Una vez terminó de vendarme la mano, sacó dos latas de cerveza de la nevera. Ella bebió media lata, y yo, una y media. Luego me enseñó una fotografía de sus amigas del club de estudiantes de la universidad. Realmente, tenía unas amigas muy guapas.
—Si te decides a echarte novia, pásate por aquí cuando quieras —me ofreció—. Te presentaré a una de ellas.
—Así lo haré.
—Watanabe, debes de pensar que soy una alcahueta.
—Un poco sí —le dije con franqueza, y me reí. Hatsumi también se rió. La risa le sentaba bien.
—Watanabe, ¿qué opinas de Nagasawa y de mí?
—¿Qué opino? ¿Sobre qué?
—¿Qué crees que debería hacer a partir de ahora?
—Diga lo que diga, no servirá de nada. —Bebí un sorbo de cerveza fría.
—No importa. Dime lo que piensas.
—Yo de ti me separaría de él. Busca a una persona con unas ideas más normales que te haga feliz. Por más simpatía que uno le tenga a Nagasawa, al final acaba viendo que no es un hombre con quien se pueda ser feliz. Él no busca la felicidad, ni para él ni para los demás. A su lado sólo conseguirás destrozarte los nervios. En mi opinión, es un milagro que hayas aguantado tres años con él. Por supuesto, lo aprecio a mi manera. Lo encuentro un chico interesante, tiene buenas salidas, posee un talento y una fuerza que yo jamás tendré. Pero su modo de pensar y de vivir es atípico. A veces, cuando hablo con él, tengo la sensación de estar en un círculo vicioso. Mientras él, siguiendo el mismo proceso, llega a alguna parte, yo voy dando vueltas y más vueltas y siento un vacío tremendo. En resumen, nos regimos por sistemas distintos. ¿Entiendes lo que quiero decir?
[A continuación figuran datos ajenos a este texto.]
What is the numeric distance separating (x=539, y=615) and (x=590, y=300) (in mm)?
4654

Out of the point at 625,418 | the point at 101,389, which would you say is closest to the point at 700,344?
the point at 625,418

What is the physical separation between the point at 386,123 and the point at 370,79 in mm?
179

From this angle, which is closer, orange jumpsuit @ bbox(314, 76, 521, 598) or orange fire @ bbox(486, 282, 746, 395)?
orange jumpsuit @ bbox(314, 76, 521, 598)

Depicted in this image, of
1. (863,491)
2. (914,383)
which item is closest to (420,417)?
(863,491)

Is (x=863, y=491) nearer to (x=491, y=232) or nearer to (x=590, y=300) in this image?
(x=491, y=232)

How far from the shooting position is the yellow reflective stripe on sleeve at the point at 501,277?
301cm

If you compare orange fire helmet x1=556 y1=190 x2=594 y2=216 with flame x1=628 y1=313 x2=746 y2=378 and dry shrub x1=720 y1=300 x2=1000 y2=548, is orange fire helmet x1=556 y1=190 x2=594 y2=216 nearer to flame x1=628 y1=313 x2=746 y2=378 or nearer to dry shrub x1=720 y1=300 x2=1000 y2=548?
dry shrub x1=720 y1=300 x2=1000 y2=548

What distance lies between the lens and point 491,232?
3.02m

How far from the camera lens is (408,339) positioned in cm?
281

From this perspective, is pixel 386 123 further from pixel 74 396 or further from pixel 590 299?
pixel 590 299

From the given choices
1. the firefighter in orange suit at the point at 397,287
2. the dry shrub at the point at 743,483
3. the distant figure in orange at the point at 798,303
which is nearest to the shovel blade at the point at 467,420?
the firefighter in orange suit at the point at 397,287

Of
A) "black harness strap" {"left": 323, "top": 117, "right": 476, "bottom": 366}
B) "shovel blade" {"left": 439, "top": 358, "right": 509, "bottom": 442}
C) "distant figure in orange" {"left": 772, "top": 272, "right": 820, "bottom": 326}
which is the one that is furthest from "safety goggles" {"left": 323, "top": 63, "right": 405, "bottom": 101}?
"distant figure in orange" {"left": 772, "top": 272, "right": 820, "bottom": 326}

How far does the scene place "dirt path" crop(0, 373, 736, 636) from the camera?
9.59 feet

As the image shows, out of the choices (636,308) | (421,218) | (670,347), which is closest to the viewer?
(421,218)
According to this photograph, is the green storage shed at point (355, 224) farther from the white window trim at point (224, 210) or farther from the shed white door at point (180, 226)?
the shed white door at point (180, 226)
—Lo entiendo muy bien. —Hatsumi sacó otra cerveza de la nevera.
—Nagasawa, cuando entre en el Ministerio de Asuntos Exteriores, después del cursillo de preparación, se irá al extranjero por algún tiempo. ¿Y tú qué harás? ¿Te quedarás esperándole? Él no quiere casarse con nadie.
—Ya lo sé.
—Entonces no tengo nada más que decir.
—Está bien.
Llené el vaso de cerveza y bebí despacio.
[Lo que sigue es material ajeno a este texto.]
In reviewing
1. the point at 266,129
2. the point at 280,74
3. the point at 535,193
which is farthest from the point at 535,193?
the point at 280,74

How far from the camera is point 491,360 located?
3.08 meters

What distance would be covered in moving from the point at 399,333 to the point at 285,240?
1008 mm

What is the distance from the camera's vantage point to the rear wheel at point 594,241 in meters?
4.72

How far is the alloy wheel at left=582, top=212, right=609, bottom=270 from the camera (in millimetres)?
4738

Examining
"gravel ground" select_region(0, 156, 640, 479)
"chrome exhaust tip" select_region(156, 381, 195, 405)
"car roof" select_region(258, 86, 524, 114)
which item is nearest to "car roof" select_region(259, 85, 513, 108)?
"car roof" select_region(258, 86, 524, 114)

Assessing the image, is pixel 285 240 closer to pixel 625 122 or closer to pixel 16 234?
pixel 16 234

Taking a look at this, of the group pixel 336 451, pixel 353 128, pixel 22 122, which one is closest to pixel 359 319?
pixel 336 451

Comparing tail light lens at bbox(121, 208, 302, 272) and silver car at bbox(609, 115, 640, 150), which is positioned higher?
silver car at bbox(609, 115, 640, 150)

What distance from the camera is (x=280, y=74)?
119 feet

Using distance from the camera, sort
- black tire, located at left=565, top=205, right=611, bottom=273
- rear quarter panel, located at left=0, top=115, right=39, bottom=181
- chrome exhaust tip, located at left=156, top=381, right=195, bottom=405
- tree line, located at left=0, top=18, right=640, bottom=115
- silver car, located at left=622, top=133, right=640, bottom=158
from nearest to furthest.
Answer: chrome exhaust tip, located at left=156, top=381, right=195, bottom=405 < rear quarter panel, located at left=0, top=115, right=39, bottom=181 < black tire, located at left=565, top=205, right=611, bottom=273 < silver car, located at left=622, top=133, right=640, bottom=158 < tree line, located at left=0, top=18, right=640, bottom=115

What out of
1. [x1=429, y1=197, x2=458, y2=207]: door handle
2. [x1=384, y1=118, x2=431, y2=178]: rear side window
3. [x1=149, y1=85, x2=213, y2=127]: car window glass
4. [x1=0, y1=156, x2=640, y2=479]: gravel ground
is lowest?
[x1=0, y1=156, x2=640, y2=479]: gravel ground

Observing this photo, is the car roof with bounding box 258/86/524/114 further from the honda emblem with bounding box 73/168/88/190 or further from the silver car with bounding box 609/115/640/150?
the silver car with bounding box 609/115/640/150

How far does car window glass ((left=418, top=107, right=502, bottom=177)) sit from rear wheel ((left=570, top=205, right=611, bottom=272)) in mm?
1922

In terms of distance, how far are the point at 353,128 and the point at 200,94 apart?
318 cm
—Hace un rato, mientras jugábamos al billar, se me ha ocurrido algo —dije—. Verás. Yo no tengo hermanos, me he criado solo, pero, a pesar de ello, jamás me he sentido solo, ni nunca he deseado tener hermanos. Siempre he estado bien solo. Sin embargo, hace un rato he pensado que me hubiera gustado tener una hermana mayor como tú. Una hermana guapa y elegante, a quien le sentara bien un vestido azul medianoche y unos pendientes de oro y que fuera tan buena como tú jugando al billar.